- [Task to complete] Word for word, restate the entries below, but exclude the images.
===== Entries provided
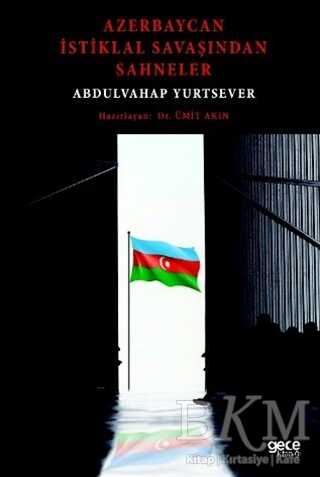 Azerbaycan İstiklal Savaşından Sahneler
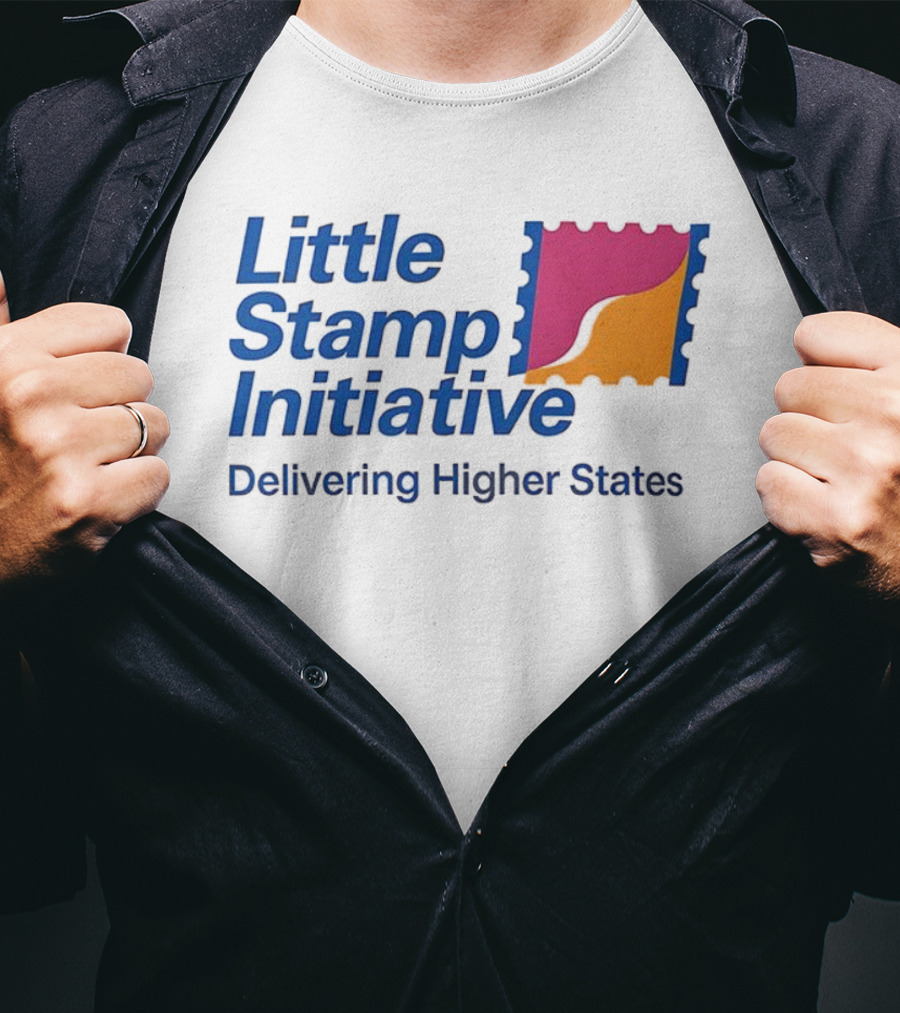 Little Stamp Initiative Delivering Higher States T-Shirt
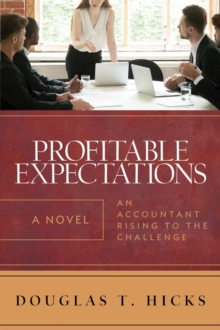 Profitable Expectations : An Accountant Rising to the Challenge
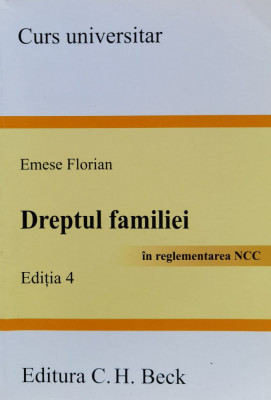 Dreptul Familiei Editia A 4-a - Emese Florian ,560223 foto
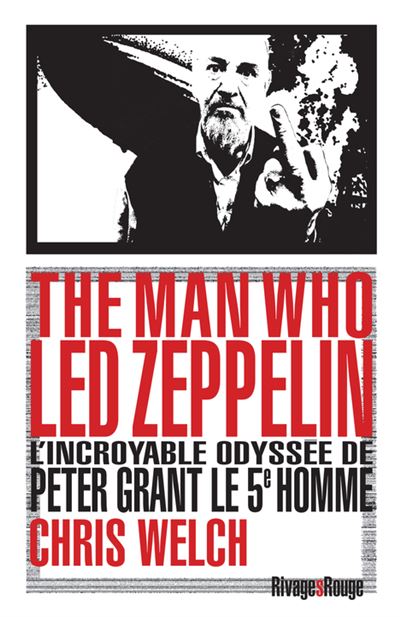 THE MAN WHO LED ZEPPELIN - Chris Welch - Broschur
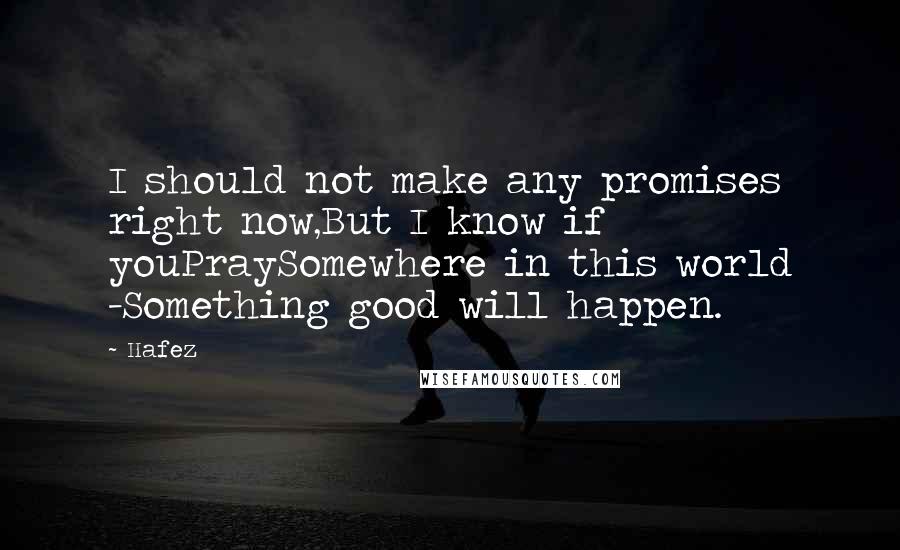 Hafez Quotes: I should not make any promises right now,But I know if youPraySomewhere in this world -Something good will happen.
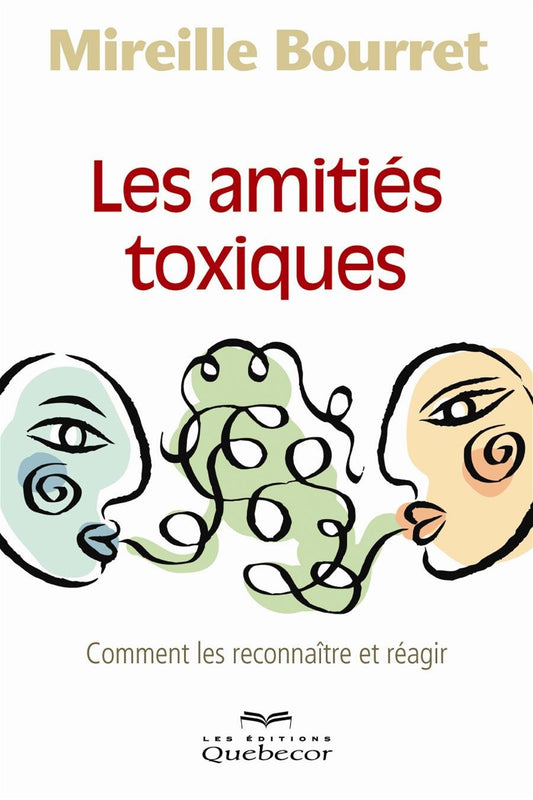 Les Amities Toxiques / Livres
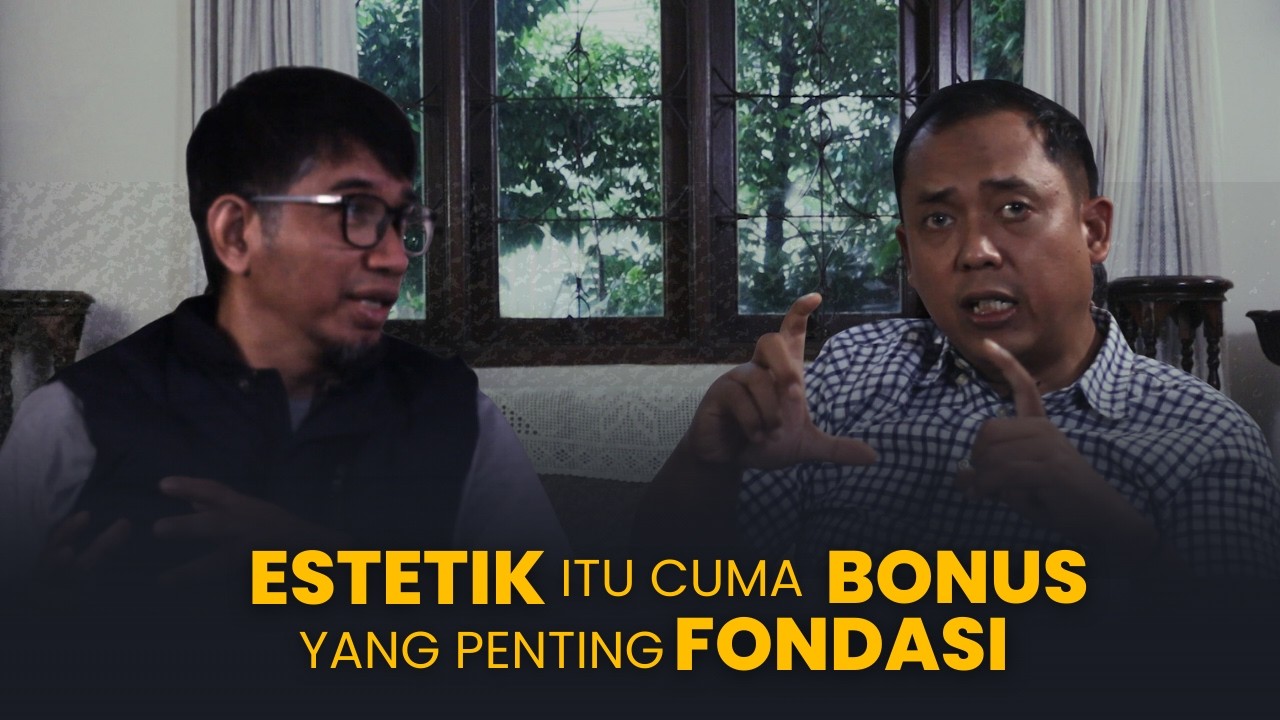 Desain itu cuma lapisan, bukan Fondasi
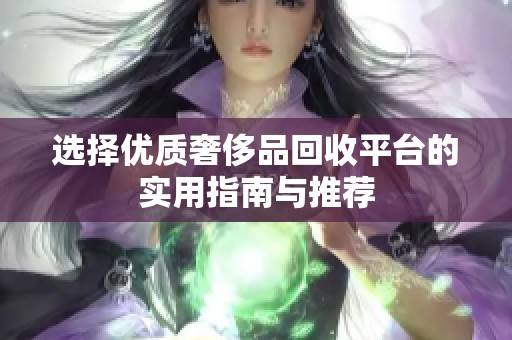选择优质奢侈品回收平台的实用指南与推荐
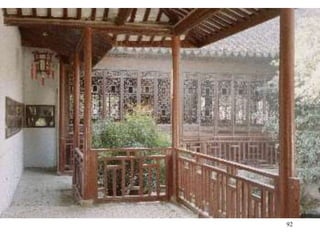92
• The private areas may open onto verandas, as seen in a Fujian
Province house, overlooking the garden.
 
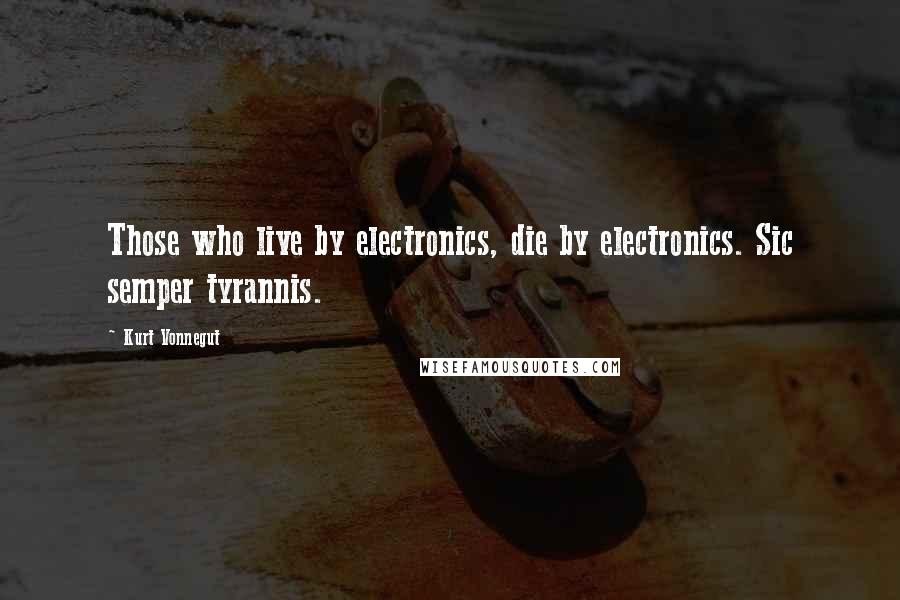 Kurt Vonnegut Quotes: Those who live by electronics, die by electronics. Sic semper tyrannis.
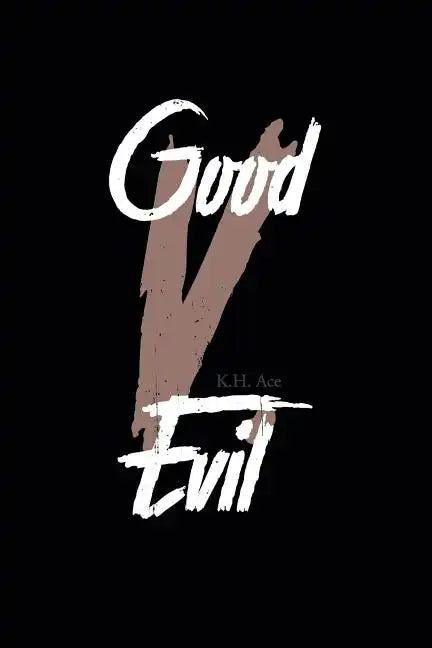 Good V. Evil - Paperback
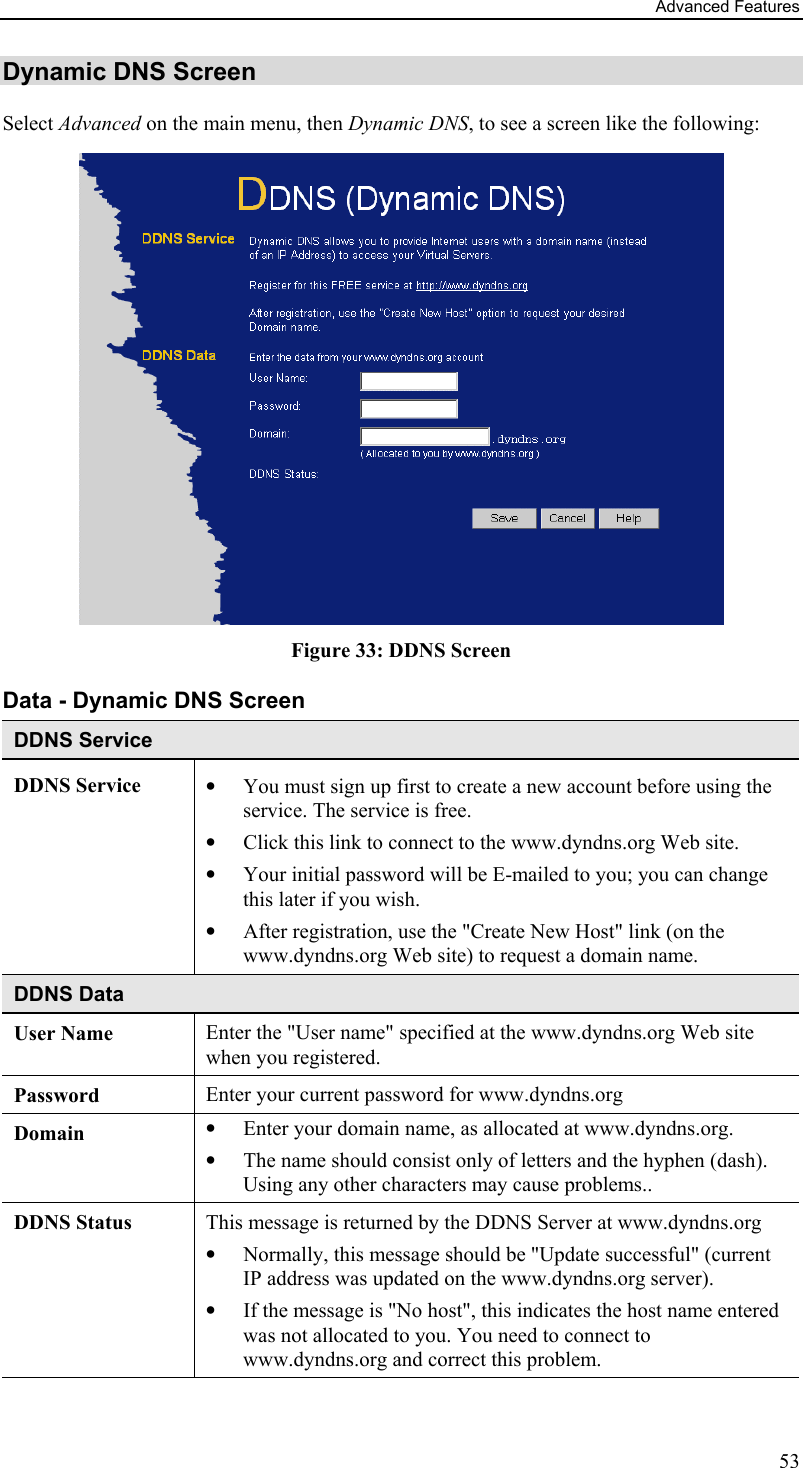 Advanced Features Dynamic DNS Screen Select Advanced on the main menu, then Dynamic DNS, to see a screen like the following:  Figure 33: DDNS Screen Data - Dynamic DNS Screen DDNS Service DDNS Service  •  You must sign up first to create a new account before using the service. The service is free. •  Click this link to connect to the www.dyndns.org Web site. •  Your initial password will be E-mailed to you; you can change this later if you wish. •  After registration, use the &quot;Create New Host&quot; link (on the www.dyndns.org Web site) to request a domain name. DDNS Data User Name  Enter the &quot;User name&quot; specified at the www.dyndns.org Web site when you registered. Password  Enter your current password for www.dyndns.org Domain  •  Enter your domain name, as allocated at www.dyndns.org. •  The name should consist only of letters and the hyphen (dash). Using any other characters may cause problems.. DDNS Status  This message is returned by the DDNS Server at www.dyndns.org •  Normally, this message should be &quot;Update successful&quot; (current IP address was updated on the www.dyndns.org server).  •  If the message is &quot;No host&quot;, this indicates the host name entered was not allocated to you. You need to connect to www.dyndns.org and correct this problem.   53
==========
- [Task solution]
 Azerbaycan İstiklal Savaşından Sahneler
 Little Stamp Initiative Delivering Higher States T-Shirt
 Profitable Expectations : An Accountant Rising to the Challenge
 Dreptul Familiei Editia A 4-a - Emese Florian ,560223 foto
 THE MAN WHO LED ZEPPELIN - Chris Welch - Broschur
 Hafez Quotes: I should not make any promises right now,But I know if youPraySomewhere in this world -Something good will happen.
 Les Amities Toxiques / Livres
 Desain itu cuma lapisan, bukan Fondasi
选择优质奢侈品回收平台的实用指南与推荐
92
• The private areas may open onto verandas, as seen in a Fujian
Province house, overlooking the garden.
 
 Kurt Vonnegut Quotes: Those who live by electronics, die by electronics. Sic semper tyrannis.
 Good V. Evil - Paperback
 Advanced Features Dynamic DNS Screen Select Advanced on the main menu, then Dynamic DNS, to see a screen like the following:  Figure 33: DDNS Screen Data - Dynamic DNS Screen DDNS Service DDNS Service  •  You must sign up first to create a new account before using the service. The service is free. •  Click this link to connect to the www.dyndns.org Web site. •  Your initial password will be E-mailed to you; you can change this later if you wish. •  After registration, use the &quot;Create New Host&quot; link (on the www.dyndns.org Web site) to request a domain name. DDNS Data User Name  Enter the &quot;User name&quot; specified at the www.dyndns.org Web site when you registered. Password  Enter your current password for www.dyndns.org Domain  •  Enter your domain name, as allocated at www.dyndns.org. •  The name should consist only of letters and the hyphen (dash). Using any other characters may cause problems.. DDNS Status  This message is returned by the DDNS Server at www.dyndns.org •  Normally, this message should be &quot;Update successful&quot; (current IP address was updated on the www.dyndns.org server).  •  If the message is &quot;No host&quot;, this indicates the host name entered was not allocated to you. You need to connect to www.dyndns.org and correct this problem.   53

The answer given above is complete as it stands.